Ещё, как и прежде, принимал канцлер российский Адашев иноземных послов и гонцов с вестями, и челобитные на государево имя в Челобитной избе разбирал, и Степенную книгу о деяниях великих князей и царей московских по велению царя с усердием и великим прилежанием писал. Но уже не он, а другие, мимо него, докладывали большие и малые государские дела в думе. А бывало и так, что и на сами сидения думные его теперь забывали звать, оправдываясь потом, что-де искали его повсюду, искали, да не нашли.

Всё чаще просиживал теперь благовещенский поп в одиночестве у себя, в комнатёночке своей, ночи напролёт без сна. Но не читал он ничего, не писал, а лишь смотрел прямо перед собой в слюдяное окошечко, в ночную тьму, да изредка вздыхал, снимая пальцами нагар с медленно оплывающей свечи.

Пусто стало в доме его! Жена его год назад умерла горячкою, почти что в одночасье, едва лишь успев проститься с ним да благословить его до новой встречи там, в Небесах, в жизни вечной. А сыну Анфиму доверил государь место дьяка в Смоленске да вдобавок ещё и торговать ему милостиво разрешил, и теперь и сын и красавица невестка, и внуки его малые все были там.

О многом передумал в эти ночи благовещенский протопоп, беспрестанно вопрошая совесть свою и ища ответа на сомнения, что всё ещё мучили его. В чём долг его ныне по Бозе и перед людьми, пред душами их, страждущими и алчущими Света, их же доверил блюсти ему Господь? Он проиграл — это было очевидно и для него, и для других. Но что он должен делать теперь? Бороться, сопротивляться, использовать всё ещё немалую силу свою, чтобы попытаться оттолкнуть царя от нового, страшного его окружения, что ввергло и его, самодержца российского, и державу его в погибель? Или смириться и махнуть на всё рукой?

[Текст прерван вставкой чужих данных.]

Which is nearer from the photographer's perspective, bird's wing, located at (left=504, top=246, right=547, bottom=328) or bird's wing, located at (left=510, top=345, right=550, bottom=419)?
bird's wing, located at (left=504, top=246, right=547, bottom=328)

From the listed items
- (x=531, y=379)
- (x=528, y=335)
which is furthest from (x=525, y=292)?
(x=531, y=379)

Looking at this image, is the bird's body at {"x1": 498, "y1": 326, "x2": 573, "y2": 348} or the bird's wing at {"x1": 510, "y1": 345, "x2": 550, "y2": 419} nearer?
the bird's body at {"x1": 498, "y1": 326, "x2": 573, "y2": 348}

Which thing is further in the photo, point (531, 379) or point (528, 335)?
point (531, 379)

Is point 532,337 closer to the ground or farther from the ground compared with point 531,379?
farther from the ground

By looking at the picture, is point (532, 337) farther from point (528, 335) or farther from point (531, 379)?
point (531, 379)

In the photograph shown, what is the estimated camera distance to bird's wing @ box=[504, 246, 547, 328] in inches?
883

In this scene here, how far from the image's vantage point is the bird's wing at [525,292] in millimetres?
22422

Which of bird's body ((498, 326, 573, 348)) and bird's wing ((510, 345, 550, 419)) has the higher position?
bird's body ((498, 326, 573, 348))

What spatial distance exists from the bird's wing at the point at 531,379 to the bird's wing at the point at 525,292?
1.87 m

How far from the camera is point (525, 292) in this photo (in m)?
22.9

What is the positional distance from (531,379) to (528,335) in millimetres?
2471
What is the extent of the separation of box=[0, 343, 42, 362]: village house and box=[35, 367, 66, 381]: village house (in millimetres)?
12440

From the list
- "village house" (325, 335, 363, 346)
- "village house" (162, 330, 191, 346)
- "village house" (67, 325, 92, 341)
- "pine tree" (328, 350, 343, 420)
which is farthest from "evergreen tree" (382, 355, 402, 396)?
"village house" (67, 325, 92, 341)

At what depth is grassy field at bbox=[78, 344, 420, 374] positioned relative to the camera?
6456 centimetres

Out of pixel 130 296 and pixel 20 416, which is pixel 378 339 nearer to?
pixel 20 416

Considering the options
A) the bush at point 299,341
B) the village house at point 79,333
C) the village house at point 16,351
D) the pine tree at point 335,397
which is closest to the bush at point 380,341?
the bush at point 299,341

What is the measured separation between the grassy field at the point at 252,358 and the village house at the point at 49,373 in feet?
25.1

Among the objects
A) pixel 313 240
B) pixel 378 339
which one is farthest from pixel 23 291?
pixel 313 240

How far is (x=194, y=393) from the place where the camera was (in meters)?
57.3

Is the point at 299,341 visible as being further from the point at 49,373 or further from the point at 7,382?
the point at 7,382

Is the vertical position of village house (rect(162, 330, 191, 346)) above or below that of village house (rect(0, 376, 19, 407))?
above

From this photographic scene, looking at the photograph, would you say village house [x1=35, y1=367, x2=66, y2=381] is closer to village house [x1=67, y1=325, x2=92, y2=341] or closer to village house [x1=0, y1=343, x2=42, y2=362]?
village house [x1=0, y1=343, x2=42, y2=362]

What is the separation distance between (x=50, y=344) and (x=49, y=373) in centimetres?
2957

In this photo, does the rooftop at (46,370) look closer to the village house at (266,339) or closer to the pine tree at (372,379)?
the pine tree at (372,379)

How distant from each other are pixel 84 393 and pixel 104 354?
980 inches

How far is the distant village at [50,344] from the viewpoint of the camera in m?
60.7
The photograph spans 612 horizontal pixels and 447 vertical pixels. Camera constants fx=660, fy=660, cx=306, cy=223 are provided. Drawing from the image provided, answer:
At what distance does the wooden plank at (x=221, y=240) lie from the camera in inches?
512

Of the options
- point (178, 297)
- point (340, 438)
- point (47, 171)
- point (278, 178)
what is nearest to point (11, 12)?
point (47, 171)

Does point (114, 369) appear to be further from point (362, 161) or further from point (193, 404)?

«Неповинен я, Господи, ни в нынешних бедах Русской земли, ни в грядущих несчастиях её! — шептал протопоп. — И не на мне эта кровь, что опять полилась в ней рекой... Я пытался, Господи! Я делал, что мог. Но силы были неравны! И, знать, не мне, убогому, дано было одолеть Врага рода человеческого и сонмы дьяволов его, что опять слетелись отовсюду терзать и мучить люди Твоя. Не я власть, о Господи! Не я, а царь — та власть, что послана им Тобою, ей же, по слову Твоему, подчинися без ропота и стенаний всякий человек...»

Бороться? Исход этой борьбы заранее известен: в лучшем случае чаша с ядом или кинжал под сердце где-нибудь в глухом московском переулке, а в худшем — плаха и топор. И не надо обольщаться: зная нравы московских властителей, жизнь ему теперь отмерена хорошо если в месяцах, а то, может быть, уже и в днях... Пойти на крест? По собственной воле? Дескать, Господь наш претерпел муки смертные ради людей на кресте, а ты, служитель церкви Его, пастырь и сберегатель душ человеческих? Что же ты?.. «Я? А что я? — тосковал поп. — Кто хоть один на всех необъятных просторах российских услышит мой жалкий стон, когда голова моя скатится с плахи на помост? Кто хоть на миг задумается: за что, ради какой такой смертной нужды подставил я её под топор? Никто не услышит, никто не задумается! Лишь усмехнётся какой прохожий человек кривою усмешкою да сплюнет под ноги себе: дескать, ещё одним блаженным дураком на свете стало меньше, чего его жалеть? И меньше всех жалеть и думать о том будет царь...»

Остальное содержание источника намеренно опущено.